Eliza made her essay up. She’s never been in a relationship before, let alone in love. All good writing is lying, right?
Desperate to hide the truth, Eliza strikes a deal with the famous actor in her class, the charming but aloof Caz Song. She’ll help him write his college applications if he poses as her boyfriend. Caz is a dream boyfriend — he passes handwritten notes to her in class, makes her little sister laugh, and takes her out on motorcycle rides to the best snack stalls around the city.
But when her relationship with Caz starts feeling a little too convincing, all of Eliza’s carefully laid plans are threatened. Can she still follow her dreams if it means breaking her own heart?

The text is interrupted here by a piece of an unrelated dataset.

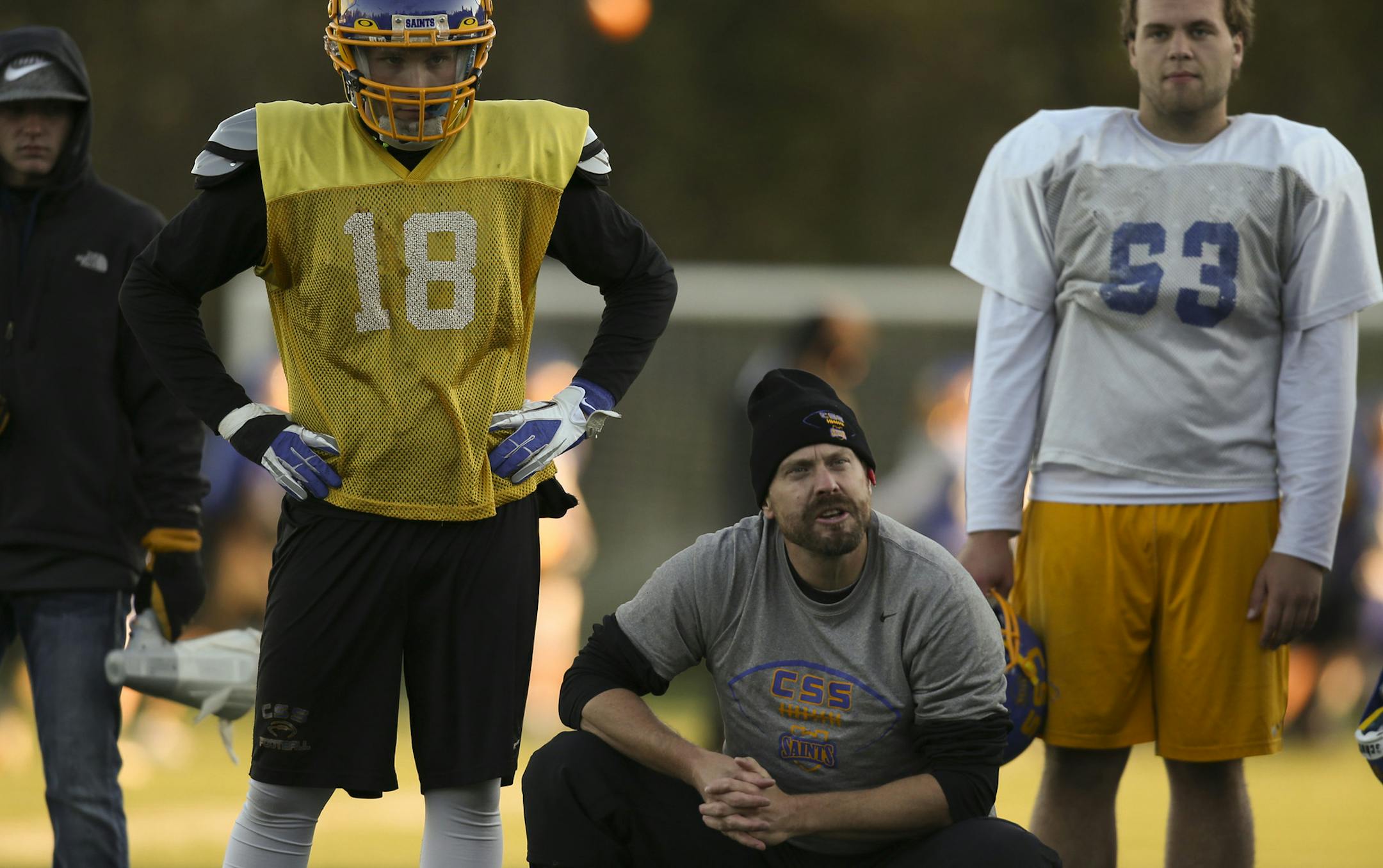 St. Scholastica head football coach Kurt Ramler watched his team run a play during practice last month.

My Flawless Life by Yvonne Woon
Katherine Tegen Books || My review
At the most elite private school in Washington, DC., whenever anyone has a problem that they need to go away, they hire Hana Yang Lerner.

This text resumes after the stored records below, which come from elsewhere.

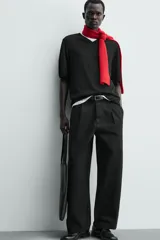 Pantalón de corte balloon fit y estilo relajado, confeccionado en tejido de algodón. Presenta pliegues frontales, cintura con trabillas, cierre frontal con cremallera y botón, bolsillos delanteros y bolsillos traseros de vivo.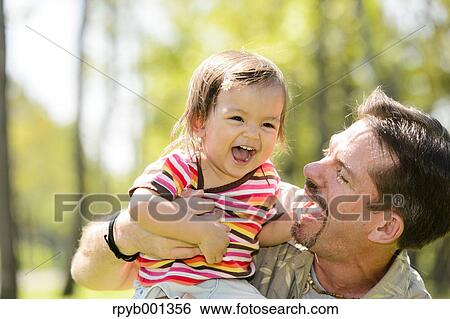 Kid and dad playing in a city park View Large Photo Image Stock Photograph - Kid and dad playing in a city park. Fotosearch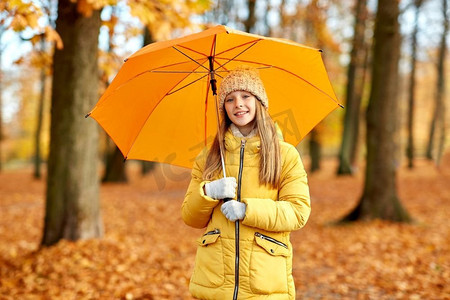 季节和天气概念—愉快的女孩与伞在秋天公园。快乐的女孩与伞在秋天公园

Hana is a fixer. She knows who to call, what to say, and how to make sure secrets stay where they belong—buried. She can fix anything. Except her own life, which was destroyed when her father, senator Skip Lerner, was arrested for an accident that left one woman nearly dead.

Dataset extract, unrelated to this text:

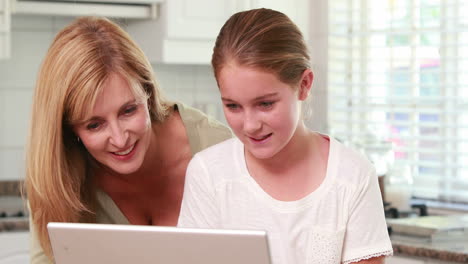 mother and daughter using laptop together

Now Hana’s reputation is ruined and her friends are gone. So when she gets a job from an anonymous client called “Three” to follow her former best friend, Luce Herrera, Hana realizes this might be her way of getting back her old life.
But the dangerous thing about digging is that you never know what you’ll unearth. As Hana uncovers a dark truth about her supposedly flawless classmates, she’s forced to face a secret of her own.
Midnight Strikes by Zeba Shahnaz
Delacorte Press || My review
Seventeen-year-old Anaïs just wants tonight to end. As an outsider at the kingdom’s glittering anniversary ball, she has no desire to rub shoulders with the nation’s most eligible (and pompous) bachelors—especially not the notoriously roguish Prince Leo. But at the stroke of midnight, an explosion rips through the palace, killing everyone in its path. Including her.
The last thing Anaïs sees is fire, smoke, chaos . . . and then she wakes up in her bedroom, hours before the ball. No one else remembers the deadly attack or believes her warnings of disaster.
Not even when it happens again. And again. And again.
If she’s going to escape this nightmarish time loop, Anaïs must take control of her own fate and stop the attack before it happens. But the court’s gilded surface belies a rotten core, full of restless nobles grabbing at power, discontented commoners itching for revolution, and even royals who secretly dream of taking the throne. It’s up to Anaïs to untangle these knots of deadly deceptions . . . if she can survive past midnight.
She is a Haunting by Trang Thanh Tran
Bloomsbury YA || My review
When Jade Nguyen arrives in Vietnam for a visit with her estranged father, she has one goal: survive five weeks pretending to be a happy family in the French colonial house Ba is restoring. She’s always lied to fit in, so if she’s straight enough, Vietnamese enough, American enough, she can get out with the college money he promised.
But the house has other plans. Night after night, Jade wakes up paralyzed. The walls exude a thrumming sound, while bugs leave their legs and feelers in places they don’t belong. She finds curious traces of her ancestors in the gardens they once tended. And at night Jade can’t ignore the ghost of the beautiful bride who leaves her cryptic warnings: Don’t eat.
Neither Ba nor her sweet sister Lily believe that there is anything strange happening. With help from a delinquent girl, Jade will prove this house—the home her family has always wanted—will not rest until it destroys them. Maybe, this time, she can keep her family together. As she roots out the house’s rot, she must also face the truth of who she is and who she must become to save them all.